The SJ125 has more heat exchange surface area too which aides in exchanging heats faster.

I'm sure I could pick out more differences if I went to their manual. 
I should also mention Yukon gives out free technical service over the phone.
So there you have it. The Yukons are made to last with over 35 years of furnaces on the market. We are proud of what we build and that we are very competitvely priced.
They also fall into the biomass credit which allows you to take 30% on your taxes.


----------



## lexybird (Oct 6, 2009)

i would think being that the caddy is made in canada would actually be a strong selling point given their climate is generally much more frigid than ours gets and they would surely know how to build a good heating appliance by this stage of the game . as far as sales tax im pretty sure thats going to come into play in any state you purchase a product like this directly in.for me when i purchase an expensive  product i dont usually consider what the companies export tariffs are their broker fees administrative costs  etc.. i care about the bottom line final price for me to have this setup and running in my house.id think any unregulated woodstove can possibly run away regardless of the firebox design and having a huge footprint or large overall weight may not transcend into a gain over a smaller more advanced unit ,seems  there is a limitation to everything .


----------



## laynes69 (Oct 7, 2009)

The EPA Certification means it went through strict guidlines with emissions to qualify. The Yukon is a EPA Exempt furnace. Meaning pollution is higher. If the Yukon was what they say it is, they would have got the certification a long time ago. I'm not a salesman, but a happy owner. Also read the print on the furnaces. The Yukon has a prorated warranty. The Caddy is a step into the future with its clean burning technologies. Thats why I choose the furnace I did. As far as fees go you get them everywhere you go.


----------



## biggenius29 (Oct 7, 2009)

laynes69 said:
			
		

> I can't tell you much about the Yukon. But the Caddy I can. Its got a 7 gauge firebox which is the same as the Yukon, and the Caddy is EPA Certified. I posted a couple of days ago of a Caddy in action. Built well, with a large secondary heat exchanger, and preheated secondary air for a clean burn. Personally I would choose the Caddy if you want a clean burning unit. They take a 6" flue, and a 7 if you add an oil burner. Also you can add an electric heater to the unit. Your Caddy is less, no shipping and get a reciept it qualifies for the tax credit. Here is a link to the video.
> 
> http://www.youtube.com/watch?v=3ND5ia8qA50




Is that a PSG?  The only one I find from them is the Caddy and Mini Caddy.


----------



## mike1234 (Oct 7, 2009)

Just one thing you might look at, what are you going to do with the caddy if it is running hot (normal) and the electricity goes out?  Where does all that heat go?  Does it warp / ruin the furnace, or just pump all that heat into your ducting, and you do not want that kind of heat into your ducting.  The superjack has a heat dump you can buy for dealing with that issue if you are not home.  Maybe it can be used with the caddy too, not sure.  When you get home after the power outage you can remove the sides and still burn the superjack to provide heat, I don't think the caddy is set up for that either.  

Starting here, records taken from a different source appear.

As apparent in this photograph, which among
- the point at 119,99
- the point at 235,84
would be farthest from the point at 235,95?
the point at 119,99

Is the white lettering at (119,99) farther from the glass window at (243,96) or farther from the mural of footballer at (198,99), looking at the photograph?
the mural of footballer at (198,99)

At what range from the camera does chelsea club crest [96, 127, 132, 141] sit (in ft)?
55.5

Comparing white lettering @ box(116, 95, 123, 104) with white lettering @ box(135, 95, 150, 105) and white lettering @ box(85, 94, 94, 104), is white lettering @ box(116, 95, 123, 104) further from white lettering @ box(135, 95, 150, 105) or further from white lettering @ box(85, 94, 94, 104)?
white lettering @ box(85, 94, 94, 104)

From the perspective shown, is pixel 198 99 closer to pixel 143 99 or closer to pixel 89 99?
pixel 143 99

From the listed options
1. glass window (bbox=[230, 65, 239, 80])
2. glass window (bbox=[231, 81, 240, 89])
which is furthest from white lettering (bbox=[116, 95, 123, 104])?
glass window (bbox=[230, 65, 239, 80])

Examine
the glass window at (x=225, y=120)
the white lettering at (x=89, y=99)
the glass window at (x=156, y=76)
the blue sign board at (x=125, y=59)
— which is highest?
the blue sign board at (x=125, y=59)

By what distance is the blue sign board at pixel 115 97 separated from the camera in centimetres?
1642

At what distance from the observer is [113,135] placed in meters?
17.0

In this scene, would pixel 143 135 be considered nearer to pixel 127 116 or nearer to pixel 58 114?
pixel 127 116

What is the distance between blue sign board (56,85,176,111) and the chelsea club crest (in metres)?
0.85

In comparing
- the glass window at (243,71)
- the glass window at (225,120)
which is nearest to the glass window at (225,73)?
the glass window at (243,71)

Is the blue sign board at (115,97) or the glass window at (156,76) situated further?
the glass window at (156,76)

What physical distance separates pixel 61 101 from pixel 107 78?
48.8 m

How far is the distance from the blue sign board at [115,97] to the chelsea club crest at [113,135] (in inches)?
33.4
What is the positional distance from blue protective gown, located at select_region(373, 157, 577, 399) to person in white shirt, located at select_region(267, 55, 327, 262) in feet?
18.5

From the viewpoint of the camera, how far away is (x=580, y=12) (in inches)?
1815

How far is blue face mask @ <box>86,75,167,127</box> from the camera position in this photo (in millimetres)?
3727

Just a little fuel for the fire.       




			
				biggenius29 said:
			
		

> I have narrowed down my choice for a add on furnace between the PSG Caddy or the Yukon Super Jack.
> 
> What is the better of the two furnaces?  I found a deal on a Caddy with a blower for $2500.  I found two of them for that price.  One is brand new from a dealer, but is last years model, but the unit is about a hour away .  The second one was used for two days and I guess it was to big for the house it was installed in and they took it out and put in a Mini Caddy, but this dealer is about 5 minuits from me.
> 
> ...


----------



## ikessky (Oct 7, 2009)

I believe the Super Jack also has a secondary burn system, but I'm not sure if the size below that does or not.  Keith can enlighten us on that though.  I don't think the Caddy runs anything more than secondary burn does it?
FWIW, I ran a little over 4 full cords through my Daka smoke dragon EPA exempt furnace and had less than 1/3 of a 5 gallon bucket of soot.  Not too shabby for a smoke dragon in my opinion.


----------



## freeburn (Oct 7, 2009)

It all depends on the wood. How wet, how hot etc. I'd be interested as well to hear if the BJ90 has secondary burn. I know that there is no heat exchanger in it like the SJ125. Yukon needs to have better diagrams on their website, or at least a real life picture somewhere. Hint Hint.


----------



## laynes69 (Oct 7, 2009)

The heat dump can be used on anything. They aren't an exclusive on a certain model of furnace. When the electricity goes out, the damper automatically closes and it goes on a low clean burn. The heat in the ducting is why all steel ducting is required and the clearances on the ducting followed. Any furnace can warp burn out due to excessive overfiring. One other thing is the Caddy produces more btus, and has a firebox half the size. Why, its efficiency and doesn't need a 7 cubic foot firebox to heat a home. The video is the exact same furnace, but was rebadged for usstove. On the  30-35 degree nights, I've been using 3 splits with coals in the morning to heat my home. Its a 2400 sq ft victorian with 10' ceilings. It would take double or more with my old furnace.  I want to know how the secondary air is put into the Yukon, close that baby down and lets see how clean it  burns.


----------



## ikessky (Oct 7, 2009)

Hopefully Keith will come back with an answer to these questions.  I don't own either stove, but may be looking at one in the not so distant future.


----------



## herbdan (Oct 7, 2009)

Not to throw more wood on the fire, but have you looked at the new furnace from Blaze King?  It's a CAT and is suppose to be super efficient.

Herbster


----------



## mike1234 (Oct 8, 2009)

Glad the dump can be used on anything, I'd suggest whatever someone buys they incorporate that.  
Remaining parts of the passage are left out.